Another number that appears often in books and other social media (because books were the social media of ancient times) is the golden ratioThere are many many other stories about the golden ratio. We could talk for a long time. Let us save these stories for another day.

, usually represented by the greek letter \(φ\).

Take a segment of any length 𝐿 and split it in two parts, a small of lenght \(𝑎\) and a large one of length \(𝑏\). Choose \(𝑎\) and \(𝑏\) carefully so the proportion of the large part to the small one is the same as the total segment to the large part. That proportion is \(φ\). In other words \[φ=\frac{b}{a}=\frac{a+b}{b}.\]

Let’s find the value of \(φ\).
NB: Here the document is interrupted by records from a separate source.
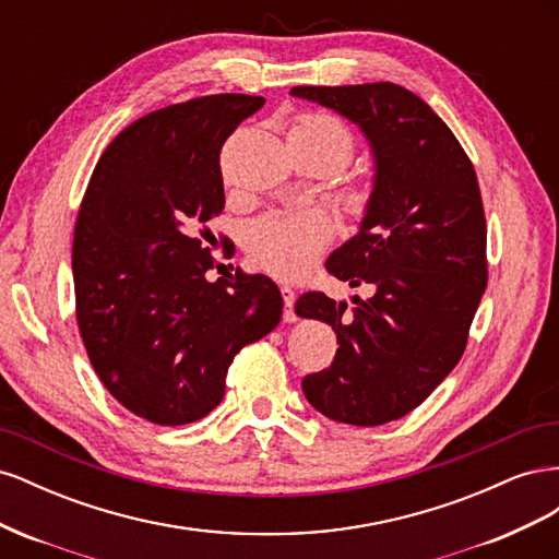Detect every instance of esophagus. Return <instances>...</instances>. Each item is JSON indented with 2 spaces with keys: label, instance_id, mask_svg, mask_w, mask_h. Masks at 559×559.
Here are the masks:
<instances>
[{
  "label": "esophagus",
  "instance_id": "esophagus-1",
  "mask_svg": "<svg viewBox=\"0 0 559 559\" xmlns=\"http://www.w3.org/2000/svg\"><path fill=\"white\" fill-rule=\"evenodd\" d=\"M282 292V298H284V321H289V324H294V321L298 319L296 312H294V302H296V292L292 289L289 284H282L280 286Z\"/></svg>",
  "mask_w": 559,
  "mask_h": 559
}]
</instances>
From the first equation we deduce that \(b=φ a.\) Then \[φ=\frac{a+φa}{φa}=\frac{1+φ}{φ}\] and therefore \(φ\) does not depend on 𝑎 or 𝑏. Instead \(φ\) is the solution of the equation \[φ^2-φ-1=0.\]

Using the second-degree formula we learned in high school, we find thatOf course there is another solution, which can be written as \(φ-1\) or as \(1/φ.\) The golden ratio has many nice properties. Topic for another day.
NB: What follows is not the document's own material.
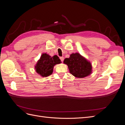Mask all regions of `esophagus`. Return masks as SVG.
<instances>
[{"label":"esophagus","instance_id":"esophagus-1","mask_svg":"<svg viewBox=\"0 0 125 125\" xmlns=\"http://www.w3.org/2000/svg\"><path fill=\"white\" fill-rule=\"evenodd\" d=\"M60 60H61V62H63V60H64V57H60Z\"/></svg>","mask_w":125,"mask_h":125}]
</instances>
\[φ=\frac{1+\sqrt{5}}{2}.\] Let’s calculate it using our new tool.

a = 5*one
y = (a + one) // 2
x = a * one // y
while abs(x-y)>10:
    y = (x + y) // 2
    x = a * one // y

φ = (one + x)//2

This is real gold.

The big number

Let’s go for the big number. We will calculate ten thousand decimals of the square root of two.

num_decimals = 10000
one = 10**num_decimals
a = 2*one
y = (a + one) // 2
x = a * one // y
while abs(x-y)>10:
    y = (x + y) // 2
    x = a * one // y

If everything is right, we should have the result in x. It will be boring to print it here in this webpage. Instead, we write it into a file that you can download if you like.

with open("square-root-of-2.txt", mode="w") as out:
    print(x, file=out)

Now the result should be here. I hope the Pythagorians do not get angry with me.